Ich möchte es noch abrunden, damit ahnungslose Leser sich nicht immer völlig sinnfrei ins Bockshorn jagen lassen. Nehmen wir also an, der Blitz jagd durch das Netzteil völlig höllisch. Dann gibt es SCP = Kurzschlussschutz. Nehmen wir an, dass Netzteil erhitzt sich, dann gibt es OPP = Überlastungs/Überhitzungsschutz. Das ganze noch mit OVP. Nunja - das reicht vollkommen. Alle Hardwarekomponenten sind so für alle Eventualitäten allerbestens und rundum geschützt.


----------



## soulpain (20. Juni 2011)

> OPP = Überlastungs/Überhitzungsschutz


Ach Kinder,
was passiert denn, wenn der Lüfter ausfällt? OPP greift da nicht, weil es auf eine fixe Leistung festgesetzt wurde und nicht (wie Du meintest) berücksichtigt, dass die Temperatur Einfluss auf die Leistung hat.

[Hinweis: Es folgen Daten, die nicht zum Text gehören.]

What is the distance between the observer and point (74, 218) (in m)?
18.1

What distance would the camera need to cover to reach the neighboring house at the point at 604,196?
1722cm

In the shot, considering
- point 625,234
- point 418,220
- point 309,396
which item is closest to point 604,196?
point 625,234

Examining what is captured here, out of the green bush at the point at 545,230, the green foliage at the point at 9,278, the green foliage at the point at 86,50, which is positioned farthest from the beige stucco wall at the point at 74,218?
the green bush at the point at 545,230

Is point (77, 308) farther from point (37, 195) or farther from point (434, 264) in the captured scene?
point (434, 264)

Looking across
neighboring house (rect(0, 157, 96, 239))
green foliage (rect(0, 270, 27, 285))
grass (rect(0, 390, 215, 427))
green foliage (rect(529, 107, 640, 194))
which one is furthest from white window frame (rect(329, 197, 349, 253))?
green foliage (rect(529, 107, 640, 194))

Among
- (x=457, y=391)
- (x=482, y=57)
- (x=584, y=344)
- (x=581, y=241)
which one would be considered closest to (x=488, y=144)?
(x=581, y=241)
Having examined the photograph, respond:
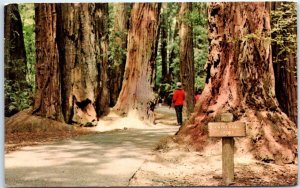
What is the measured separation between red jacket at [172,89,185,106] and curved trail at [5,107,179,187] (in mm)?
300

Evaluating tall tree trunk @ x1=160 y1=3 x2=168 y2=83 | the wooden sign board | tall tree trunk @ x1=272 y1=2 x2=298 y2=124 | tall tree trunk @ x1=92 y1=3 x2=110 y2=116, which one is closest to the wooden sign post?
the wooden sign board

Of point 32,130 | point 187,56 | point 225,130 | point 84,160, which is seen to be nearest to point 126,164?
point 84,160

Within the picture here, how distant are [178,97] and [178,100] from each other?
2.0 inches

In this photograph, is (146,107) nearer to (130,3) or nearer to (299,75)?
(130,3)

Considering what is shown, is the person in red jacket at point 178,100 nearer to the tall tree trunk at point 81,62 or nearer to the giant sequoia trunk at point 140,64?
the giant sequoia trunk at point 140,64

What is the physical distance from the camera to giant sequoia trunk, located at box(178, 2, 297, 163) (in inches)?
251

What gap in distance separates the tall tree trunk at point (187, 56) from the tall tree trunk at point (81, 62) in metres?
1.28

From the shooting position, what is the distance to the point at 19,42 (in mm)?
6602

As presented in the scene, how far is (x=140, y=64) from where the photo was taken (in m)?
7.85

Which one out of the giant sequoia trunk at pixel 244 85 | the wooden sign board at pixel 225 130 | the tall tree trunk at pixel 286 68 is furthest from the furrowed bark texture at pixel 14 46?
the tall tree trunk at pixel 286 68

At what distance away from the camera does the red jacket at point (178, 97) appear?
6.59 m

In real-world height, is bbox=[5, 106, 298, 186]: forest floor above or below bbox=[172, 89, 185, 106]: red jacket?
below

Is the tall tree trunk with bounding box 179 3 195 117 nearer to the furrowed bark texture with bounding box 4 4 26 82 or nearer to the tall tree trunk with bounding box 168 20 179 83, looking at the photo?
the tall tree trunk with bounding box 168 20 179 83

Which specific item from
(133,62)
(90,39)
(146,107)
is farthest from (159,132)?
(90,39)
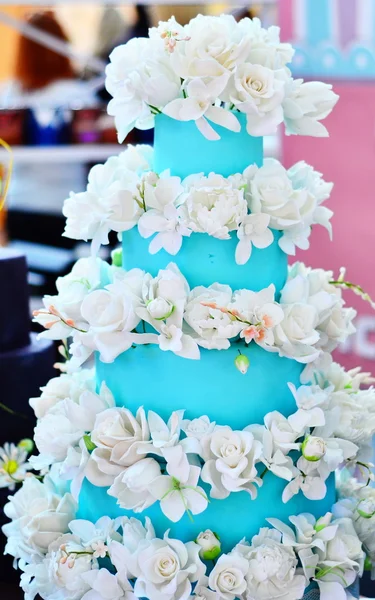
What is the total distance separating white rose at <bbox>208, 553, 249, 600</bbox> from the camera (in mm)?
1094

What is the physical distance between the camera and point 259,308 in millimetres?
1123

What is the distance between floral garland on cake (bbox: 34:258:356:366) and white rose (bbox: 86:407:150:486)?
0.27 ft

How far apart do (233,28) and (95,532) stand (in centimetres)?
71

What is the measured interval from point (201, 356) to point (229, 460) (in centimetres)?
14

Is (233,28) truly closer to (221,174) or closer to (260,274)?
(221,174)

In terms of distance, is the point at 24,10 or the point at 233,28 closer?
the point at 233,28

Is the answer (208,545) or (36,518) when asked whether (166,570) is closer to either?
(208,545)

Ich schreibs jetzt übrigens zum letzten Mal: U= R*I bedeutet, dass Du auch R beachten musst in dem Verhältnis. Und R ist in der Realität selten konstant.


----------



## poiu (20. Juni 2011)

> OPP = Überlastungs/Überhitzungsschutz.



OPP ist nicht gleich OTP das solltest du schon wissen 




> U= R*I



ja ja wenn das ma so leicht wäre 

R wird ja nur als konstant angenommen, um kiddies das rechnen zu erleichtern...


----------



## PommesmannXXL (20. Juni 2011)

Mal ne andere Frage:

Wenn z.B. ein Netzteil kaputt ist, und die Ampere auf der 12V Schiene normal z.B. 40 betragen (was ja 480W macht), durch den Defekt aber plötzlich nur noch 37 sind und gleichzeitig irgendwas mit der Spannung defekt ist und diese auf ~13V steigt, ist die Stromstärle (Ampere) doch nicht gestiegen und OCP greift nicht. Dann würde durch fehlendes OVP doch die Hardware gegrillt, oder ? Oder habe ich einen Denkfehler


----------



## MUMU1 (20. Juni 2011)

soulpain schrieb:


> Ach Kinder,
> was passiert denn, wenn der Lüfter ausfällt? OPP greift da nicht, weil es auf eine fixe Leistung festgesetzt wurde und nicht (wie Du meintest) berücksichtigt, dass die Temperatur Einfluss auf die Leistung hat.
> 
> Ich schreibs jetzt übrigens zum letzten Mal: U= R*I bedeutet, dass Du auch R beachten musst in dem Verhältnis. Und R ist in der Realität selten konstant.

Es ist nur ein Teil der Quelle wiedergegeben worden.